### SOURCE PASSAGE:
——
Giving license to let creators create 

Picking the right talent partners is only part of the process, ensuring they’re empowered to create quality content is a separate and critical component. Controlling the brief is one thing, but brands that too tightly direct and constrain a creator’s content defeat the purpose of partnership. 


“There’s sort of been a reckoning in the marketing world around brand-led content and creator and influencer content. Brands need to maintain their voice, but make sure [their social content] still resonates. So, it’s a little bit of bringing the creators into our world … and tapping into the strengths of creators who have both an audience and a talent for being comedians and working together in an ensemble.” – Jeremy Lowenstein, Milani CMO, Why brands are rethinking TikTok’s casual style for more polished social strategy - AdAge 

I would encourage brands to shift from thinking of influencers as purely reach vehicles to considering them as participatory creative talent for their marketing team. This often means moving from one-off post agreements to deeper engagements with creators and influencer partners to create content series or become more of an evergreen spokesperson representing the brand online. A lengthier partnership can also build trust and help the partners audience feel they really back a brand or product and didn’t just take a quick check for one ad. 


Content series and original micro-shows are continuing to grow in popularity for exactly this reason. They help brands and creators keep content fresh and create more compelling, native content. Giving them some license to come up with ideas and humorous premises for content helps paid content go from thinly veiled RTB-stuffed reviews to something that entertains while educating audiences. 


Mind the evolving media environment and adapt accordingly 

Aside from influencer talent selection and activation strategy, brands need to keep the ever evolving media environment front and center. Three specific areas to be aware of today:


First, the importance of authenticity amid AI slop. Adam Mosseri, Head of Instagram recently said “Over time we are going to move from assuming what we see is real by default, to starting with skepticism when we see media, and paying much more attention to who is sharing something and why they might be sharing it.” This is a difficult, but golden opportunity for creators and influencers to embrace their style, imperfections and all. Soon enough people will be craving real and candid content more than ever.
——
### STUDY QUESTIONS:
• a. Translate this sentence from the influencer marketing passage into Spanish: "I would encourage brands to shift from thinking of influencers as purely reach vehicles to considering them as participatory creative talent for their marketing team."
• b. Take the influencer marketing passage further, picking up after its last sentence.
The listing is separate material and has no connection to the influencer marketing passage.

Numeric chart reasoning data:
——
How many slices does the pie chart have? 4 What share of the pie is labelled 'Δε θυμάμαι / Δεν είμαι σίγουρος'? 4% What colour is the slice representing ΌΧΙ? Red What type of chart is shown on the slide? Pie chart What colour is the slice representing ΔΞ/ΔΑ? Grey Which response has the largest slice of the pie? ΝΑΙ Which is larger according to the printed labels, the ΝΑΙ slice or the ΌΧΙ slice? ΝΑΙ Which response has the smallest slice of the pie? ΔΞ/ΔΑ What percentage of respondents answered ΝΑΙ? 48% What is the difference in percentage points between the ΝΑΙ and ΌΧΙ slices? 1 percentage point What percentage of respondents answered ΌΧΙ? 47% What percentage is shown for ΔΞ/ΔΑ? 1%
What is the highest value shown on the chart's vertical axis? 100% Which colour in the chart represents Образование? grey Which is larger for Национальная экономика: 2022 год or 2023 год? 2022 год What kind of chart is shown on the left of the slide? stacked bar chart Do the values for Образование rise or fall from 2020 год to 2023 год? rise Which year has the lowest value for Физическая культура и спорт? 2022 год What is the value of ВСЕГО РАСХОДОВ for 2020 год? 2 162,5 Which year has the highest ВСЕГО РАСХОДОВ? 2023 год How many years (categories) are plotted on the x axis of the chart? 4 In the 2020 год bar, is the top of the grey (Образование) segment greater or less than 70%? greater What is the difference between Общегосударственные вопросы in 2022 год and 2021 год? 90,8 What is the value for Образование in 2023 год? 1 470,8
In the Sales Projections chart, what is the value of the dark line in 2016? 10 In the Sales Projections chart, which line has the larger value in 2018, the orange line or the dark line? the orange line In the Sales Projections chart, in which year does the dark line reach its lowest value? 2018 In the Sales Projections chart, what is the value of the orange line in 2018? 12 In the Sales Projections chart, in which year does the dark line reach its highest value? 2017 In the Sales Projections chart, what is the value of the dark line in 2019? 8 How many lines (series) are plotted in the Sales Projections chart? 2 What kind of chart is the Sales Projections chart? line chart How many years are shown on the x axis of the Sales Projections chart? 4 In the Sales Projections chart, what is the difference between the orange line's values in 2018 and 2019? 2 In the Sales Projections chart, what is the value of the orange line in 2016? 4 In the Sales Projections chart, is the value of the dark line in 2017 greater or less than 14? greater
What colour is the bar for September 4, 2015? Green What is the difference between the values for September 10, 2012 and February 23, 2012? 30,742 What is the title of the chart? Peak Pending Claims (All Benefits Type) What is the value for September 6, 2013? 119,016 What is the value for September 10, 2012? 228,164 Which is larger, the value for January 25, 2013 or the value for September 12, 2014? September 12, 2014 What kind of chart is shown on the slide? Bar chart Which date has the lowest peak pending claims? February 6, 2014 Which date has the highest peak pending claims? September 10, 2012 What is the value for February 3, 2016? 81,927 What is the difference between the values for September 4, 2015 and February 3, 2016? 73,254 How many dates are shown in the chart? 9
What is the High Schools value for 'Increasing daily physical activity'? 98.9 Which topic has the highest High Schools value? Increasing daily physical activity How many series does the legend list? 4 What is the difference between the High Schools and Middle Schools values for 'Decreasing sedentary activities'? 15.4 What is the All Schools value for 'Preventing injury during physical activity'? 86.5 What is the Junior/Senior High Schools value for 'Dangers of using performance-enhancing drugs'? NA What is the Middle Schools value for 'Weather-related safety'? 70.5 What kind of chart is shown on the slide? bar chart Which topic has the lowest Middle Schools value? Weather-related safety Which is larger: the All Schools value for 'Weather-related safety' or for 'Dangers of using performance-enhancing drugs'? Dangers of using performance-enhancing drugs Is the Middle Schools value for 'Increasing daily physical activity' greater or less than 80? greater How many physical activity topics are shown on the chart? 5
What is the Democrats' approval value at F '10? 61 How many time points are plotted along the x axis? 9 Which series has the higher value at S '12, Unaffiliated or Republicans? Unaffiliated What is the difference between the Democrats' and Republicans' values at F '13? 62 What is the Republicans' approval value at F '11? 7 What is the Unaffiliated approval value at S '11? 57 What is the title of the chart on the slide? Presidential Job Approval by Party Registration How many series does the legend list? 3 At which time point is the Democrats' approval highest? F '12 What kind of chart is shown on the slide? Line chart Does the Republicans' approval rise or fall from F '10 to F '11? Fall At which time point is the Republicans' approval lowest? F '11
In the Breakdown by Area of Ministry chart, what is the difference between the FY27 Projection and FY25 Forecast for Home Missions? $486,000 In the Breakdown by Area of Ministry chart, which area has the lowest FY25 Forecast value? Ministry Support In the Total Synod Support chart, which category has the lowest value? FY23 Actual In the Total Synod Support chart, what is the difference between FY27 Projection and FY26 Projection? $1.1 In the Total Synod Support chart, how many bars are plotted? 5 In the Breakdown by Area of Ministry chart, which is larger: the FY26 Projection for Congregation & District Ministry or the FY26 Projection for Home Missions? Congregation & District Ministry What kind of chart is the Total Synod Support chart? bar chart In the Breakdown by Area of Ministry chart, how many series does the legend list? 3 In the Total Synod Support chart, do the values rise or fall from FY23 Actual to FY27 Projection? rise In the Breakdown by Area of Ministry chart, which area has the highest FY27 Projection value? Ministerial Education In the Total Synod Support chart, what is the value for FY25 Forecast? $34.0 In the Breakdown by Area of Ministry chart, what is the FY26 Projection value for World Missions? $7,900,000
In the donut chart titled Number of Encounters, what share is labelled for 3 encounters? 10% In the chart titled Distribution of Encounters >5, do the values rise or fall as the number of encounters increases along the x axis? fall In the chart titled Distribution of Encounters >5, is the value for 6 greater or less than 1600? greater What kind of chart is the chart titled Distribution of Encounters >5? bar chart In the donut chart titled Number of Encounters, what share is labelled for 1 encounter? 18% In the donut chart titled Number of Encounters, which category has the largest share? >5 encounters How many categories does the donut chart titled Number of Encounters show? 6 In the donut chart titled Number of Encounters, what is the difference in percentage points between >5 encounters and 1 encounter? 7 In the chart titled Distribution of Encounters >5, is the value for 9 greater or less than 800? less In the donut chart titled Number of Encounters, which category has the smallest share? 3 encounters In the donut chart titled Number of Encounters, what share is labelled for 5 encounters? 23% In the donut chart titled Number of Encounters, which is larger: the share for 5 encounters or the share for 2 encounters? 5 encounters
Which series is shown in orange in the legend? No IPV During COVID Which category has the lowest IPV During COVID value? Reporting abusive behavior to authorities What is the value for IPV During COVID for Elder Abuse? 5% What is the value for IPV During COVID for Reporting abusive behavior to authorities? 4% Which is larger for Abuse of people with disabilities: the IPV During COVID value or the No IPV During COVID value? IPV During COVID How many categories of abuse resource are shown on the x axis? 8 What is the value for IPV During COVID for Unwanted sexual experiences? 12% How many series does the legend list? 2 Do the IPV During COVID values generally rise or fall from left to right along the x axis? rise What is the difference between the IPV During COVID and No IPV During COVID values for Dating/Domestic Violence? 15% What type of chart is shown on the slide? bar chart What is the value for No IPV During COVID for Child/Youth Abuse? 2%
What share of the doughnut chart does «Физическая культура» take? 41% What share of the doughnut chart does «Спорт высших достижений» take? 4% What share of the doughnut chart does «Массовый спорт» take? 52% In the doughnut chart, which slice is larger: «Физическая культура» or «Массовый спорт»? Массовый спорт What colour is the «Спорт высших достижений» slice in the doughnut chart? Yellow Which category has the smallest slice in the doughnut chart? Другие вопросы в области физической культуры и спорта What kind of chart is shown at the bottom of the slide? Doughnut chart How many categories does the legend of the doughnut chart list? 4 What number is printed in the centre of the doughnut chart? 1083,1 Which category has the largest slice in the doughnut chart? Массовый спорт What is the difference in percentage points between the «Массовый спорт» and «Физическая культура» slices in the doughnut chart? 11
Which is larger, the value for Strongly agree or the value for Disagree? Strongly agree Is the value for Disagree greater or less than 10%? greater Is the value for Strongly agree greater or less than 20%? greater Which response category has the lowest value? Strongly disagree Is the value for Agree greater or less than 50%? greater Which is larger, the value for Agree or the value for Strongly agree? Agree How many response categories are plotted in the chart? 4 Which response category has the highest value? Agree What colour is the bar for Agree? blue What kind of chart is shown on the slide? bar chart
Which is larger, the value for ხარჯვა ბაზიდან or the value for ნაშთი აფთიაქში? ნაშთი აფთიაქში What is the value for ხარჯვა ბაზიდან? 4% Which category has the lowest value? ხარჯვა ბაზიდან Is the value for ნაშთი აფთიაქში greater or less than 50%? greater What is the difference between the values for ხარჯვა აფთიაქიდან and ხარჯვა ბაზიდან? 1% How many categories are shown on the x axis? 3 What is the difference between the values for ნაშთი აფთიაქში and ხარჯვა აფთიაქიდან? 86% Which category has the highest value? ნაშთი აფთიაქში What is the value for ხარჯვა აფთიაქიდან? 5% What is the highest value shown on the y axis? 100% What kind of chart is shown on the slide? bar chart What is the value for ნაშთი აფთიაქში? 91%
——
### REPLIES:
• a. Animaría a las marcas a dejar de ver a los influencers como simples vehículos de alcance y a considerarlos talento creativo participativo para su equipo de marketing.

• b.
Next is the reality of attention on modern social media. CreativeX research recently found that “45% of creator spend on meta is wasted due to poor execution [and] only 14% of creator ads were watched beyond the first three seconds.” (additional source: WARC podcast)


The final piece is to not lose sight of bigger brand building efforts to build breadth and salience of reach through consistent and cohesive messaging. This is summed up well by Mark Ritson who in a recent column for The Drum who says


“Engagement rates are seductive: immediate, abundant, free and impressively large. But engagement is not sales, brand equity or mental availability. The IPA’s effectiveness data is consistent: short-term engagement metrics correlate poorly with long-term brand growth. Marketers who have shifted budgets into micro-influencer programs based on cost-per-engagement figures are typically measuring activation output, not brand-building input. The numbers look extraordinary right up until you ask what they are driving downstream.” – Mark Ritson

Treating creators as a platform requires brands as highly engaged partners 

Although it has been slowly building for at least 15 years, the creator economy is now exploding. Brands that haven’t jumped all the way in and committed meaningful dollars are now seeing the power and catching up. In the race to build out a strong and performant creator and influencer strategy, many will be tempted to quickly stand-up a diverse roster of talent and get the posts flowing. It’s easy to check the box on reallocating funding to creators as a channel, but those that want to unlock the power of it as a brand-reinforcing platform need to think deeply about selection, creative strategy and brand messaging cohesion.